Author Claims Rolling Stones’ Brian Jones Was Murdered
In his 1994 book 'Brian Jones: Who Killed Christopher Robin?,' writer Terry Rawlings asserted that the mysterious circumstances surrounding the Rolling Stones co-founder's death were a cover-up for murder -- and he's renewed those allegations in a recently released updated edition.
MOJO spoke with Rawlings for a cover story about the reissued book, and he doesn't mince words in the interview, flatly stating that Jones "was definitely murdered and there was a cover-up." Aware that some have questioned his findings, Rawlings added, "It’s not a crackpot theory; it’s what happened."
Jones -- who'd been fired from the Rolling Stones a few weeks before -- drowned in his pool on July 3, 1969, following an evening during which he played host to a group of guests that included a contractor named Frank Thorogood. In the original edition of 'Who Killed Christopher Robin?,' Rawlings pointed the finger at Thorogood, saying that tensions between Jones and his employee turned violent during a shared swim.

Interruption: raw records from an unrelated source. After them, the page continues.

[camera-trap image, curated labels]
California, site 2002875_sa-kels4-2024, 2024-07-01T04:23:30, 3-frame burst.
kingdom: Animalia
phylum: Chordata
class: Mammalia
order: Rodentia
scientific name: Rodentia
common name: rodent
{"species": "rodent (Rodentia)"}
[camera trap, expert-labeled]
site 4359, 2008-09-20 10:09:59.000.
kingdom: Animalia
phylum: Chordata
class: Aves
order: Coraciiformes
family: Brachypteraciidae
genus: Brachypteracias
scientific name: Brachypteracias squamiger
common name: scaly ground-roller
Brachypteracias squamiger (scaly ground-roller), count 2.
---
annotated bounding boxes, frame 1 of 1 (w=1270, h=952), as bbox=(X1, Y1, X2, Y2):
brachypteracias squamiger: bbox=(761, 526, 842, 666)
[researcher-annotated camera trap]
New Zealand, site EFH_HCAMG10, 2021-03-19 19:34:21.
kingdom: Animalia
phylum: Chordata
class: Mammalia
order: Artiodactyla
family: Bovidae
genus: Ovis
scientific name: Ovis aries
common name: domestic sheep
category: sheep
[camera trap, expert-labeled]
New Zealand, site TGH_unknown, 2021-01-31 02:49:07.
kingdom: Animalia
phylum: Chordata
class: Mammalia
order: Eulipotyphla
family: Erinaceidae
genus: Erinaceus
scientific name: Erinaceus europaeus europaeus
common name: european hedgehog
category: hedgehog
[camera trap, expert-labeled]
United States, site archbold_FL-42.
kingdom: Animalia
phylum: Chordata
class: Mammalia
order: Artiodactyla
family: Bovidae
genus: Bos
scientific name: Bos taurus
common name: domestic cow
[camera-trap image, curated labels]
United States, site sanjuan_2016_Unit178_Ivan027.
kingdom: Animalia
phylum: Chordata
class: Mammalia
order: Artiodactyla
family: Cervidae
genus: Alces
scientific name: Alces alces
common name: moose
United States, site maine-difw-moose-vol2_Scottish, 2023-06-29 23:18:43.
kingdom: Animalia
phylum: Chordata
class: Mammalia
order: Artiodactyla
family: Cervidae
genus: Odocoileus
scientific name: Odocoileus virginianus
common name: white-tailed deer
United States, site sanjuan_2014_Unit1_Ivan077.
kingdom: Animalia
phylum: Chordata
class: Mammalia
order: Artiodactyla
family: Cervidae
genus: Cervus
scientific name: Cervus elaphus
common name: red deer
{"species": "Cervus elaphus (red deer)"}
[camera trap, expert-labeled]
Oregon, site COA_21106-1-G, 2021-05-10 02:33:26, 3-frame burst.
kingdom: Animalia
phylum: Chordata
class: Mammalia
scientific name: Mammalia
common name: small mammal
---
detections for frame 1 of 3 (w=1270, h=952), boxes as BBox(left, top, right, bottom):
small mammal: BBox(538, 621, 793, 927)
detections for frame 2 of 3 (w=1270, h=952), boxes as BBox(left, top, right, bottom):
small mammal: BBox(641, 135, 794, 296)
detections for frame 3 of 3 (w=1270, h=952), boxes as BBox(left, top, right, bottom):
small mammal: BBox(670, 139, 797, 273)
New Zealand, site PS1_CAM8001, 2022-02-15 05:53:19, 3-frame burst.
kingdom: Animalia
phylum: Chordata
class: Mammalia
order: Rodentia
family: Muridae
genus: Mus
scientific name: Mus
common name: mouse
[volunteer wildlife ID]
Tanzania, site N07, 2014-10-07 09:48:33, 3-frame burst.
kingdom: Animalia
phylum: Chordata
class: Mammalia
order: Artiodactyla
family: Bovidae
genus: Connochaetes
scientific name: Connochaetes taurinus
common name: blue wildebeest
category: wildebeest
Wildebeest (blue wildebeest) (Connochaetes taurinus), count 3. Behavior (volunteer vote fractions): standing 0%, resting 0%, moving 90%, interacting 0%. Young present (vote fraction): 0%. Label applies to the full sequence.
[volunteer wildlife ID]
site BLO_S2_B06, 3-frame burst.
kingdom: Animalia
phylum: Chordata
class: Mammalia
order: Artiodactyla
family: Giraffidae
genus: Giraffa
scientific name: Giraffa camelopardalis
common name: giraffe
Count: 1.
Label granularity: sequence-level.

Allegedly, Thorogood confessed to the deed on his deathbed in 1993, telling the band's former road manager Tom Keylock, "It was me that did Brian. I just finally snapped."
The book's update includes findings gleaned from a videotaped interview with Keylock, who apparently admitted that -- contrary to his long-held assertion that he'd been away from the house on an errand for Keith Richards -- he was actually at the house when Jones died. And although Keylock himself passed away in 2009, it's worth noting that Rawlings is far from alone in his beliefs.
In fact, Anna Wohlin, who was involved with Jones and on the grounds when he drowned, backed them up in a 2013 interview with the U.K.'s Daily Mail. "I don’t know if Frank meant to kill Brian," she admitted. "Maybe it was horseplay in the pool that went wrong. But I knew all along he did not die a natural death. I’m still sure of it."
Police reviewed their investigation into Jones' death in 2009, after a journalist unearthed hundreds of documents pertaining to the incident -- including a claim from Thorogood's daughter that Richards and Mick Jagger had been in the midst of a potentially violent argument with Jones over who owned the rights to the Stones name. Ultimately, however, the case remained officially closed.